Stretching exercises: Begin after inflammation subsides. Restoring proper range of motion in the hip flexors (iliopsoas and quadriceps), hip extensors (gluteus maximus, hamstrings), hip abductors (gluteus medius, tensor fascia lata), and, most importantly, the hip adductors is crucial to restoring overall hip function.

Myofascial therapy: Direct treatment on trigger points and loosen restrictions along the ITB. Target areas include over the lateral femoral condyle and greater trochanter. The techniques used are stretch and spray therapy, ischemic compression, massage, myofascial release techniques. PNF techniques of like Hold- relax, Contract- Relax may be used to achieve the lengthening reactions in the muscles.

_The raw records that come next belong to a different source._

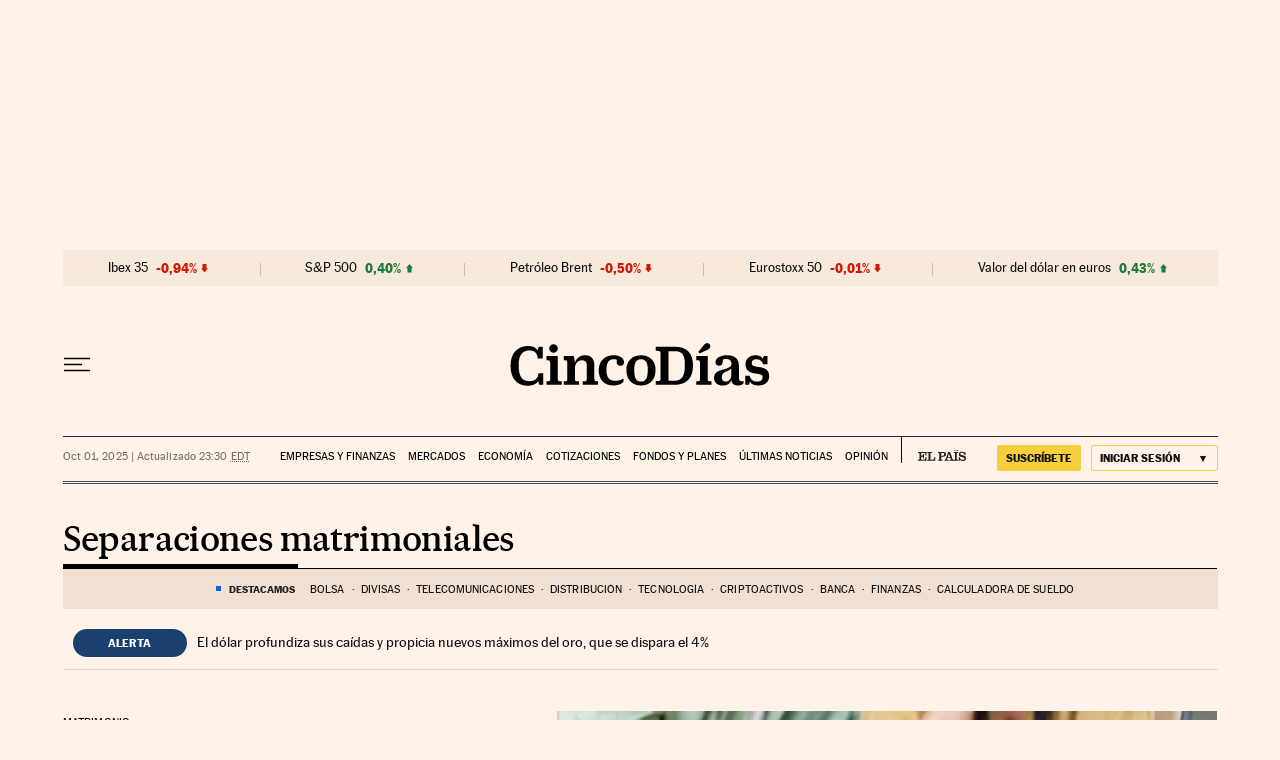

--- FILE ---
content_type: application/javascript; charset=utf-8
request_url: https://fundingchoicesmessages.google.com/f/AGSKWxUzkdQ9sjlVhYnHA95xAsEZbS5qdPgPqgQQFUfDlQEt6xzhr40TGHvMFxao6gfnnhVIDZCjBo1KEi4T8e11qLSKqwKD71MjElu1DnM8cIRG-Fxp6rI455vRgU0amCxPPW7p-Xk3A2mLFYDQhvLS56w_m_xvHAnAG356jF7Qw-3LMEvZXUYM0zSo0awD/_-adverts.min./adimages./advs-instream.-ad-reload//ad_bot.
body_size: -1290
content:
window['4d250fc6-a102-4a58-9216-9c485e71ca88'] = true;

Manipulative therapy: Effective in treating areas of restriction and repairing the biomechanical flaws that led to the ITBFS. Muscle energy techniques can be safely applied to the tensor fascia lata, hip flexors, and piriformis muscles to restore ranges of motion in hip adduction, extension, and internal rotation. Attention should be paid to lumbosacroiliac mechanics to ensure resolution of any dysfunction there. Anterior or posterior rotational innominate (iliac) dysfunctions affect the origin of the tensor fascia lata and can delay recovery if left untreated. Other specific areas to address with manipulation include the T12-L1 vertebral segments (origin of the iliopsoas) and the fibular head (partial insertion point of the ITB). In fact, fibular head dysfunction (either anterior or posterior rotation) cannot only contribute to ITBFS but can mimic it as well.

Recovery Phase:

Progressive strengthening exercises are started to restore muscle strength lost from inhibition and disuse. Exercises include side-lying leg lifts, pelvic drops, and step-down exercises. The patient should be instructed in a home exercise program that continues to improve the strength and endurance of the hip and knee, as well as the back and abdominals. Strengthening of the hip abductors and knee flexors and extensors is an important.

Maintenance Phase:

Integrate active ITB stretching and strengthening of the hip musculature into the training programme.